“Data cleansing or data cleaning is the process of detecting and correcting (or removing) corrupt or inaccurate records from a record set, table, or database and refers to identifying incomplete, incorrect, inaccurate or irrelevant parts of the data and then replacing, modifying, or deleting the dirty or coarse data.”
- Data cleansing, Wikipedia
Working with unclean data can lead to ML models with poor performance, which can even go undetected in some scenarios. Datasets that contain duplicates may contaminate training data with the test data or vice versa, entries with missing values will lead models to misunderstand features and outliers will undermine the training process – leading your model to “learn” patterns that do not exist in reality.
While data cleaning in machine learning may not seem like the most “sexy” task, if you try to avoid or skip this step you risk creating useless models and wasting you and your team’s time. Thus, we recommend developing a thorough framework for dealing with this important stage and using tools and automation to reduce the unnecessary overhead.
Stages of Data Cleaning
Following are some of the central machine learning data cleaning steps
Duplicate entries are problematic for multiple reasons. First off, when an entry appears more than once, it receives a disproportionate weight during training. Thus models that succeed on frequent entries will look like they perform well, while in reality this is not the case. Additionally, duplicate entries can ruin the split between train, validation and test sets in cases where identical entries are not all in the same set. This can lead to biased performance estimates that will lead to disappointing models in production.

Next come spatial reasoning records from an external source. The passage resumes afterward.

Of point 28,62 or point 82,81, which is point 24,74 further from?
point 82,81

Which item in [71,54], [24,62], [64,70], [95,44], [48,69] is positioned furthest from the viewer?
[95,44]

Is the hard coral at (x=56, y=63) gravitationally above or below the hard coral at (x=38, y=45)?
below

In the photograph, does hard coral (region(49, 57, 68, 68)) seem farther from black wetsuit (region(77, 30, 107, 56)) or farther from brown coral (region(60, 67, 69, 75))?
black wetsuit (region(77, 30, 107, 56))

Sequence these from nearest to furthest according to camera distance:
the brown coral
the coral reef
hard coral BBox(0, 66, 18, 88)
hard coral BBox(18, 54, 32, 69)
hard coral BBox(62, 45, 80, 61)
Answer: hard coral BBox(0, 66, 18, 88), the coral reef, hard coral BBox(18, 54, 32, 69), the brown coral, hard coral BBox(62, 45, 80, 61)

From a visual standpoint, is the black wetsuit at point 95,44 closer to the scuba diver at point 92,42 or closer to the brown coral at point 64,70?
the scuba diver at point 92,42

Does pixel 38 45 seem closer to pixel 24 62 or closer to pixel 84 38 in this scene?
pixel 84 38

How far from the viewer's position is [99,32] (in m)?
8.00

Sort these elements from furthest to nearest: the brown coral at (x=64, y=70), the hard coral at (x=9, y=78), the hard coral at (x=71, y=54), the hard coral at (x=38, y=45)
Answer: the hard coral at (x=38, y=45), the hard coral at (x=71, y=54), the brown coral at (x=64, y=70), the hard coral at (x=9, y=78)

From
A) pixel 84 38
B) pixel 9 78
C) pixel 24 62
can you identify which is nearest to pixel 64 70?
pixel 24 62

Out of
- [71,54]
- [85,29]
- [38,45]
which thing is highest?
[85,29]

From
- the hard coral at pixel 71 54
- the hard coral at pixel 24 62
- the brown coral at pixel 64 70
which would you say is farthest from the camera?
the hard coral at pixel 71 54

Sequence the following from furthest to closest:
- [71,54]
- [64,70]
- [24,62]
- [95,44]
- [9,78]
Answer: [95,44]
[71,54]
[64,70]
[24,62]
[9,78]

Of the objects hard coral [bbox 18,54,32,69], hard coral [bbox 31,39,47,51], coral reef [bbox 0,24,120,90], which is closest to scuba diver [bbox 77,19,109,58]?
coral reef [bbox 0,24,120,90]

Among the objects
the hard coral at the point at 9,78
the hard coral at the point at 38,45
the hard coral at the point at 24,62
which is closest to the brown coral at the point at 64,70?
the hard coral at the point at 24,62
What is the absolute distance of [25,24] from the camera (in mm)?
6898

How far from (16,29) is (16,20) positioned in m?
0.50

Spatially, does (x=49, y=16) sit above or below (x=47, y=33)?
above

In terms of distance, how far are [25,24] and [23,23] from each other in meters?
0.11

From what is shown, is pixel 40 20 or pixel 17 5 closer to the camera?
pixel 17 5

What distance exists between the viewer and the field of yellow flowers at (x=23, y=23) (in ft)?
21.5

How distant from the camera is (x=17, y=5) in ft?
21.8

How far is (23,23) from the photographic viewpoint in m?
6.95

There are many possible causes for duplicate entries in databases such as processing steps that were rerun anywhere in the data pipeline. While the existence of duplicates can hurt the learning process greatly, it is relatively easy to fix. One option is to try to enforce columns to be unique whenever applicable. Another complementary option is to run a script to automatically detect and delete duplicate entries. Using pandas, this can be done easily with drop_duplicates functionality, as in the following code example:
df FirstName LastName PhoneNo 0 A B 1 1 A B 1 2 A B 2 df.drop_duplicates(subset=["FirstName", "LastName"]) FirstName LastName PhoneNo 0 A B 1
Removing irrelevant data
Data often comes from multiple sources, and there is a significant probability that a given table or database includes entries that do not really belong. In some cases filtering out outdated entries will be required, in others a more complex filtering of the data may be necessary.
Fixing structural errors
It is not uncommon to see tables, columns or values with similar names in a single database. Perhaps a data engineer slipped an underscore or a capital letter where it wasn’t meant to be, and now your data is a mess. Merging these objects will go a long way to making your data clean and ready for learning.
Outlier detection is a somewhat complex task. It requires a deeper understanding of what the data should look like, and when entries should be ignored because they are inaccurate. Imagine you have a real estate dataset and an extra digit was added to the price of a property. While this kind of error is very easy to make, it can greatly affect the model’s learning ability in a negative manner.
A first measure to detect unwanted outliers is to explore the ranges and possibilities for numerical and categorical data entries. For example, a negative number as the price of a car is definitely an unwanted outlier. Additionally, algorithms for outlier detection or anomaly detection such as KNN or isolation forrest can be used to detect and remove outliers automatically.
Handling missing data
Perhaps the most important of machine learning data cleaning steps is handling missing data. Missing values can be caused by online forms that were filled out with only required fields, or when versions of forms and tables are changed for example. In some cases, using the mean or most popular value for missing values is a good approach, for more crucial features, it might be worth disposing of the entire data entry.
Analyze a large chunk of data after the automatic cleaning process. What percentage of the entries were problematic? Were there annotation problems, missing values or missing labels? How about duplicate entries?
Getting a good estimate of the data quality before the learning process is a critical step on the way to creating quality ML models that is often overlooked.
In this post we tried to show why data cleaning is important in machine learning, along with some of the basic steps in the data cleaning process. The precise process can be a little different for each dataset, but many of the steps are relevant to all scenarios.